While the court recognised that on the face of the notes verbales, the position taken was that the PRC-Laos BIT was not applicable to Macau, it rejected any suggestion that the notes verbales evidenced a “subsequent agreement” or “subsequent practice” between the PRC and Laos. Highlighting concerns of fairness and due process, the court held that it would be “impermissible” to give effect to the notes verbales, thereby granting a retroactive amendment of the PRC-Laos BIT to the detriment of a third party investor who has already brought his claim in arbitration.
To address the question of whether Sanum’s expropriation claims were covered by article 8(3) of the PRC-Laos BIT, which permitted arbitration of disputes “involving the amount of compensation for expropriation”, the court observed that the PRC-Laos BIT contained a “fork-in-the-road” clause that precluded an investor from bringing any aspect of an expropriation claim to arbitration once the claim was referred to the national court.
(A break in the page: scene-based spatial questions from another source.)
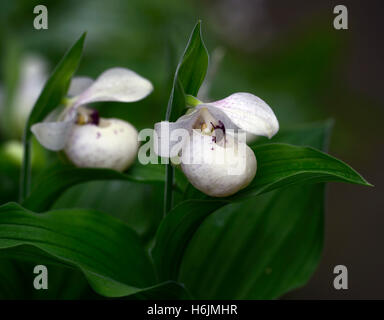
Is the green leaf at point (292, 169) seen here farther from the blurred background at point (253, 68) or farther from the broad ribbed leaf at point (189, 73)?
the blurred background at point (253, 68)

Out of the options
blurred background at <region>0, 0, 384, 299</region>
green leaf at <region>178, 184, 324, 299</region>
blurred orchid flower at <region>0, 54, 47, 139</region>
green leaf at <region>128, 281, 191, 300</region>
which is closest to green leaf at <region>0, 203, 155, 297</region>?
green leaf at <region>128, 281, 191, 300</region>

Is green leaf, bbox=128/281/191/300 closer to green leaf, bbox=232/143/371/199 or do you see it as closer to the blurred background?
green leaf, bbox=232/143/371/199

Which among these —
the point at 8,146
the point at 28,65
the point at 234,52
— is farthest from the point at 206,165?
the point at 234,52

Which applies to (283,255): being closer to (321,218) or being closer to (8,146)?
(321,218)

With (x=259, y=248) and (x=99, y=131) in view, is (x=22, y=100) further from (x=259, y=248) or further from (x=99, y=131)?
(x=259, y=248)

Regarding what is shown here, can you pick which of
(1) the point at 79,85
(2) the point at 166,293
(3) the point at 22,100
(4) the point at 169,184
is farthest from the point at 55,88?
(3) the point at 22,100
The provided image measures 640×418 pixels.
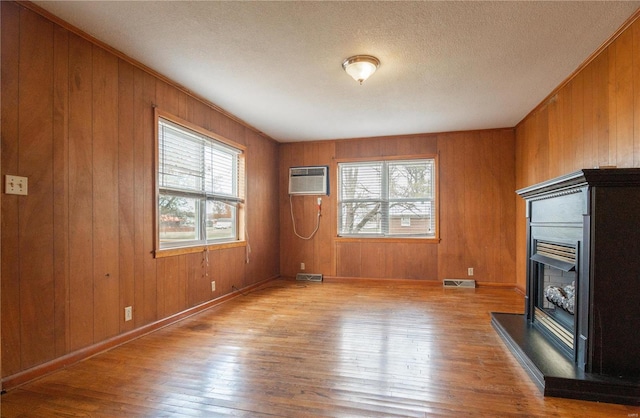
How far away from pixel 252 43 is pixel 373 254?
3847mm

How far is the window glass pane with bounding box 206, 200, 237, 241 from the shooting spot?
401 centimetres

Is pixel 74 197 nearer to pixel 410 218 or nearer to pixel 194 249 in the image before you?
pixel 194 249

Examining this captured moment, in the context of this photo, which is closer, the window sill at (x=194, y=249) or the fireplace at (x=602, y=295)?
the fireplace at (x=602, y=295)

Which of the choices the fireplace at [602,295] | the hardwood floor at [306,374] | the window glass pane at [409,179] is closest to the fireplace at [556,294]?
the fireplace at [602,295]

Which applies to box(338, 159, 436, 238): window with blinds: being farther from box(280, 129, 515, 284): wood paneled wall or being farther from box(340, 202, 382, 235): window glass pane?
box(280, 129, 515, 284): wood paneled wall

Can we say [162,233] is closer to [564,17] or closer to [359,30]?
[359,30]

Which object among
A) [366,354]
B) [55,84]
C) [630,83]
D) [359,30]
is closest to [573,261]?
[630,83]

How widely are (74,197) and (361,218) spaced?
409 centimetres

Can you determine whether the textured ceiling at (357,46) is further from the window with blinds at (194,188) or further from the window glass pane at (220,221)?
the window glass pane at (220,221)

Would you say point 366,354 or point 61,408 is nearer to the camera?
point 61,408

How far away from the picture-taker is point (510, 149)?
4895 millimetres

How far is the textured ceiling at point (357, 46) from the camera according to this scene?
2.13 meters

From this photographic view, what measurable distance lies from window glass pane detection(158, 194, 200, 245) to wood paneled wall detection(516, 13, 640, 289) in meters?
4.02

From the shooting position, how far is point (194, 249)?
3.62 m
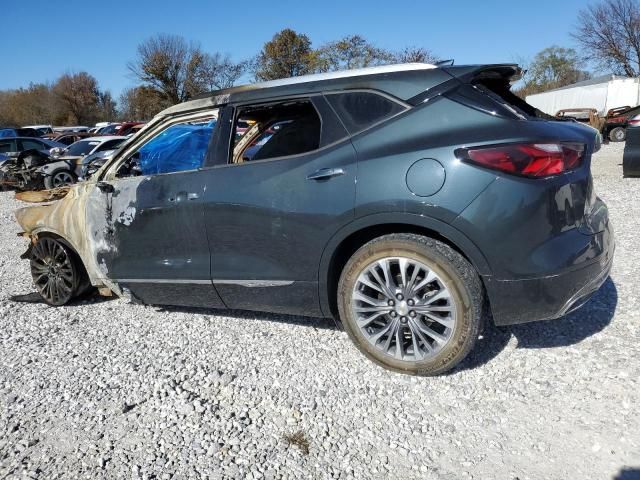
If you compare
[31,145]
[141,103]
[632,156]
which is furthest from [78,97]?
[632,156]

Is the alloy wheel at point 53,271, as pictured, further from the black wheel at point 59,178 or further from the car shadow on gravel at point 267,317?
the black wheel at point 59,178

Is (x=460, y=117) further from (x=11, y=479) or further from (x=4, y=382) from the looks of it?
(x=4, y=382)

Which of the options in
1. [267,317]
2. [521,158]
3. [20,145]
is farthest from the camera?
[20,145]

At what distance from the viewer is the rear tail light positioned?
2.56 m

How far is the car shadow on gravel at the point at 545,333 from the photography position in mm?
3233

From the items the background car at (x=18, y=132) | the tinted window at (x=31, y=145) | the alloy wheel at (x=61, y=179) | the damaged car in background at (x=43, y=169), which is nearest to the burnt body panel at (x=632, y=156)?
the damaged car in background at (x=43, y=169)

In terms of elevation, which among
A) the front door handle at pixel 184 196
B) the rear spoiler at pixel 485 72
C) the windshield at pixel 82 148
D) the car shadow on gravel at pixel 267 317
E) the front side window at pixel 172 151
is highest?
the windshield at pixel 82 148

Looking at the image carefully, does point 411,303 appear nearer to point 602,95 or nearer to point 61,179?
point 61,179

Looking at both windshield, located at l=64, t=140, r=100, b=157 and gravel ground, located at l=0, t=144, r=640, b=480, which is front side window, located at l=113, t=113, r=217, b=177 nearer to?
gravel ground, located at l=0, t=144, r=640, b=480

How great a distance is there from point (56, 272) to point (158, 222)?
1563 millimetres

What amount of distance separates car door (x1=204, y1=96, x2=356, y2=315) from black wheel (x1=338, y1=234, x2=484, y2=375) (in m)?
0.27

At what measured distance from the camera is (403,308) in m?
2.93

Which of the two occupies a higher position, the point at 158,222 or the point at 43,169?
the point at 43,169

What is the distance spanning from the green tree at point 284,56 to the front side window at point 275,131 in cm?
4081
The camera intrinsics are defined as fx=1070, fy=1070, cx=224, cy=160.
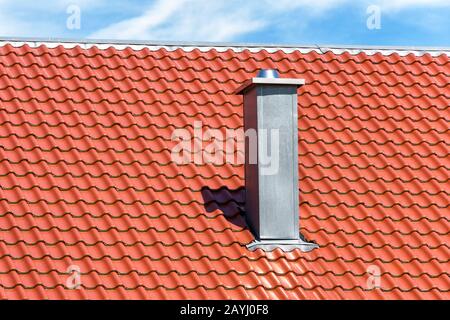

In that context, the court rejected Laos’ interpretation that article 8(3) permitted recourse to arbitration where compensation was the only issue in dispute. The court was mindful that cases of direct expropriation, with only the issue of compensation in dispute, were becoming increasingly rare, and host states could simply deny that they had engaged in expropriatory acts.
As a result, such a narrow interpretation of article 8(3) would mean that the investor could never actually have access to arbitration, offending the effet utile (effective interpretation) principle. Consistent with the PRC-Laos BIT’s objective of protecting investments, the court preferred to interpret article 8(3) purposively, such that any claim including a dispute over the amount of compensation – as in Sanum’s case – could be arbitrated.
Given the prominence generally accorded to Singapore jurisprudence on international arbitration, and the novelty of the issues involved in this case, one can expect the Court of Appeal’s decision to be cited and relied upon in future cases engaging similar issues.
In-house counsel advising on investor rights in situations where the host or home state has undergone a change of territory should be familiar with the operation of the moving treaty frontiers rule. For example, Macanese and possibly Hong Kong investors may potentially be able to enjoy the benefits and protections accorded under the PRC’s extensive BIT network.
This decision is also a timely affirmation of the pro-arbitration stance of the Singapore courts and is likely to boost the attractiveness of Singapore as a chosen seat in international arbitration, including in investment arbitration cases.
ALVIN YEO is chairman and senior partner at WongPartnership in Singapore. Co-author KOH SWEE YEN is a partner at the firm.